1796 or 1799–2 Aug. 1858

Edward H[enry?] Tarrant, soldier, and Texas official, was born in North Carolina, probably in Caswell County, as one Henry Tarrant was active there between 1799 and 1801. Manlove Tarrant served as ensign to captain with the Second North Carolina Battalion from 1776 until his retirement on 1 June 1778. When Edward Tarrant was young his family moved to Tennessee. During the War of 1812 he joined a militia unit in Kentucky for a six-month enlistment and attained the rank of corporal. Discharged on May 20, 1815, he returned to Tennessee and studied law. By the early 1820s he was living in Henry County near the Kentucky state line, where he served as colonel of the local militia, organized the first Masonic lodge in the county seat, and by 1827 was sheriff. In 1829 he was a resident of Henderson County, where he held minor public office.

Tarrant was among the Tennessee volunteers who went to Texas in 1835, ostensibly to support the fight for independence, but no record has been found to substantiate any service by him. Nevertheless, he received 4,605 1/2 acres of land in Red River County in the northeastern part of the state, on March 2, 1836, simply by virtue of the fact that he was residing in Texas at the time of independence. He soon established his family, the people he enslaved, and hired hands there.

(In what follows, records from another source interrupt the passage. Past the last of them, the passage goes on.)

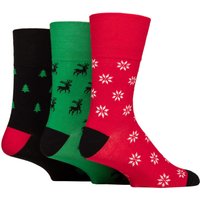 3 Pair SOCKSHOP Cotton Christmas Socks Green 6 11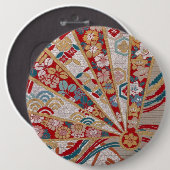 Traditioneel Japans fabric-ontwerp Ronde Button 6,0 Cm (Voorkant /achterkant)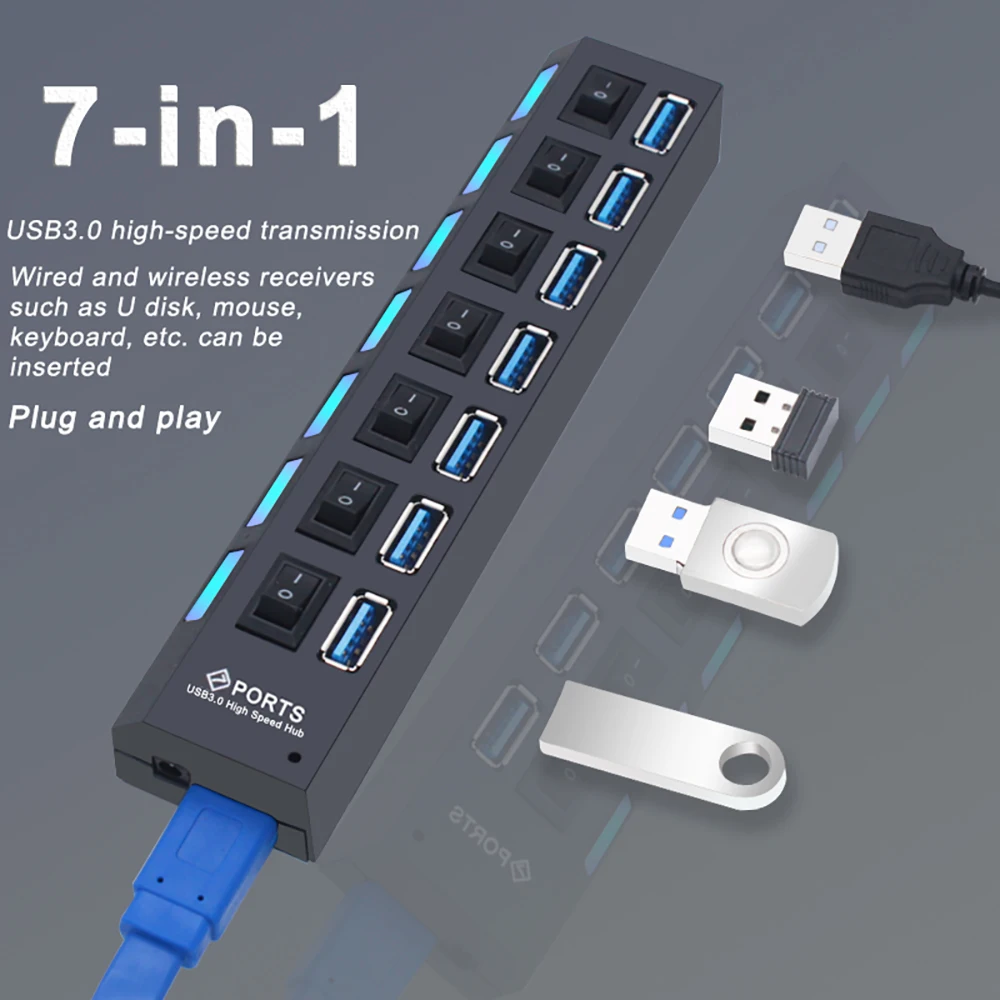 USB Hub 3.0 Hub USB 3 USB 2.0 Multi USB Splitter Power Adapter 4/7 Port Multiple Expander 2.0 with Switch for PC Accessories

Tarrant was elected a member of the Second Congress of the Republic of Texas, serving between October 17th and November 11, 1837; he resigned to command troops on the frontier charged with suppressing American Indian resistance to colonization. As a brigadier general he led his men to victory in the Battle of Village Creek in 1841, thereby opening new territory to settlement. Tarrant County, of which Fort Worth is now the county seat, was named in his honor. He also was a member of the statehood convention in 1845. Following service in the War with Mexico, Tarrant again was elected to the state legislature, serving in the third and fourth sessions, and to the position of chief justice of Red River County.

Retiring to his plantation near Italy in Ellis County, Tarrant spent his final years. At the time of his death he happened to be at Fort Belknap, where he also owned property, but was buried at his plantation. In 1928 the Daughters of the Republic of Texas had his remains removed to Pioneer Rest Cemetery in Fort Worth.

References:

Biographical Directory of Texas Conventions and Congresses (1941).

Robert L. and Pauline H. Jones, "Edward H. Tarrant," Southwestern Historical Quarterly 69 (January 1966).

Katharine Kerr Kendall, comp., Caswell County, North Carolina, Deed Books, 1777–1817 (1989).

Texas Young Lawyers Association, Young Lawyers at Texas Independence (1986).

Walter P. Webb, ed., The Handbook of Texas, vol. 2 (1953).